SHORT EXERCISE - Reproduce the following data word for word, omitting the pictures.

__________________________________________________

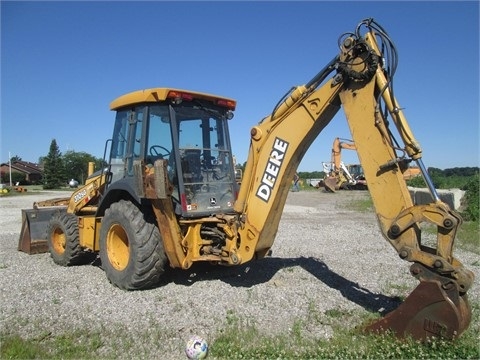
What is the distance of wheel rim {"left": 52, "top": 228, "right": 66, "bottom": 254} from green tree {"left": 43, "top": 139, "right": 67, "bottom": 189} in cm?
4716

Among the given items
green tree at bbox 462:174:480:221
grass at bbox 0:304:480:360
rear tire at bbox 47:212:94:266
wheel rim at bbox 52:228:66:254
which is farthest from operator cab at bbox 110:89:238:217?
green tree at bbox 462:174:480:221

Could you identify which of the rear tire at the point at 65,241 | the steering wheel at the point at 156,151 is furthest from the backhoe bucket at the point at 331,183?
the steering wheel at the point at 156,151

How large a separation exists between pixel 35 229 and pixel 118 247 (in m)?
3.11

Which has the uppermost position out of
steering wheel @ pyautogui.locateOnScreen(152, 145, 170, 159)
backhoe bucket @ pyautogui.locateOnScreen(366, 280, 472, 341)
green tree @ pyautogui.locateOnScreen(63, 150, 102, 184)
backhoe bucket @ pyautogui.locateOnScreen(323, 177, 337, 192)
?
green tree @ pyautogui.locateOnScreen(63, 150, 102, 184)

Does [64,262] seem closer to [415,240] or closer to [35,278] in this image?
[35,278]

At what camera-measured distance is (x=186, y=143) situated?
6105mm

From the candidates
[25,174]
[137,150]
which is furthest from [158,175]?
[25,174]

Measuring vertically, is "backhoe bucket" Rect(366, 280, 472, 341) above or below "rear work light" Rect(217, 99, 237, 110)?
below

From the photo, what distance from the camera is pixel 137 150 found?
6.29 m

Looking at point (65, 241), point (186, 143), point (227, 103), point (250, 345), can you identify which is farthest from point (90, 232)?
point (250, 345)

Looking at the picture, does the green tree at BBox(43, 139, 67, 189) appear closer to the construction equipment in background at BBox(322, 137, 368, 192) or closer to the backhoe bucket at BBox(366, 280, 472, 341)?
the construction equipment in background at BBox(322, 137, 368, 192)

__________________________________________________

CORRECT RESULT -
What is the distance of wheel rim {"left": 52, "top": 228, "right": 66, "bottom": 254} from green tree {"left": 43, "top": 139, "right": 67, "bottom": 189} in cm?
4716

Among the given items
green tree at bbox 462:174:480:221
grass at bbox 0:304:480:360
rear tire at bbox 47:212:94:266
wheel rim at bbox 52:228:66:254
which is farthest from operator cab at bbox 110:89:238:217?
green tree at bbox 462:174:480:221

Could you identify which of the rear tire at the point at 65,241 | the steering wheel at the point at 156,151 is furthest from the backhoe bucket at the point at 331,183?
the steering wheel at the point at 156,151

How large a separation exists between pixel 35 229 and pixel 118 247 (in m)?
3.11

Which has the uppermost position out of
steering wheel @ pyautogui.locateOnScreen(152, 145, 170, 159)
backhoe bucket @ pyautogui.locateOnScreen(366, 280, 472, 341)
green tree @ pyautogui.locateOnScreen(63, 150, 102, 184)
backhoe bucket @ pyautogui.locateOnScreen(323, 177, 337, 192)
?
green tree @ pyautogui.locateOnScreen(63, 150, 102, 184)

Does [64,262] seem closer to [415,240] or closer to [35,278] in this image?
[35,278]

At what camera-measured distance is (x=186, y=143) situated?
6105mm

From the candidates
[25,174]
[137,150]
which is furthest from [158,175]?
[25,174]

Measuring vertically, is "backhoe bucket" Rect(366, 280, 472, 341) above or below "rear work light" Rect(217, 99, 237, 110)?
below

From the photo, what distance from the camera is pixel 137 150 found?
6.29 m

Looking at point (65, 241), point (186, 143), point (227, 103), point (250, 345), can you identify which is farthest from point (90, 232)?
point (250, 345)

Looking at the picture, does the green tree at BBox(43, 139, 67, 189) appear closer to the construction equipment in background at BBox(322, 137, 368, 192) or closer to the backhoe bucket at BBox(366, 280, 472, 341)?
the construction equipment in background at BBox(322, 137, 368, 192)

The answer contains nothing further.